After another second, I let the door swing shut. Couldn’t let all the cold air out, after all. “Now, what the hell are you doing here?”
She hesitated, and her eyes darted towards the fish, still roasting in front of the fire. The smell of cooked flesh was filling the small interior of my home. She didn’t speak, but the implication was clear.
I went over, checked them. Just perfectly done. I moved them off the fire, onto a carved wooden plate that I’d whittled down from a chunk of old stump. She crept closer, but I didn’t offer it to her. Not yet.

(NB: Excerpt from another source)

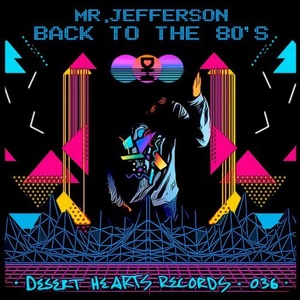 Mr Jefferson - Back to the 80's [DH036]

“Talk,” I said. “Then I’ll let you have some.”
She hesitated a second longer, but then gave in. “I… I needed a place to hide. Somewhere that they wouldn’t find me. Somewhere that they wouldn’t even think of looking.”
“So you picked the crappy little hut in the village outside your shining city?” I challenged, unable to keep the note of challenge out of my voice.
She didn’t fight back. Those blue eyes dipped down towards the ground. She reached up and pushed back a few hairs of shining hair, almost pure white, from her forehead. Despite the white hair, I didn’t think that she was old. Her skin was unlined, and she didn’t move with the careful, hindered slowness of an elder. I thought of Master Buie, oldest in our little fishing village, already bent and withered. He insisted that he was fifty, despite the others saying that he was only forty-eight. She wasn’t anything like him, despite the white hair.
“I’ve never been- Outside,” she finally volunteered. “It’s so vast, so open. I couldn’t think, needed to hide away. Felt like everyone could see me.”
“So you came in here.”
She nodded. Her eyes again strayed towards the fish.
I started to push some towards her, but then paused. “Your name,” I said.
She blinked at me. “Elisabethedra Melindicalia,” she said, the many syllables spilling off her tongue like water.
“Elisa,” I said, unable to pronounce the rest. “I’m Rane. Good to meet you, I suppose.”
“Rane,” she repeated, rolling the name around in her mouth. It sounded strange, coming from her lips. Melodic, as if she’d shaped it out of the same spun, gossamer glass that formed her city. “Yes.”
I shared some of the fish with her, watching her devour it. I still had more questions, but their answers would come in time. For the moment, I just watched her eat, and let my mind wonder what she might see, what she could tell me.
An uplander, here, in my house. It seemed impossible.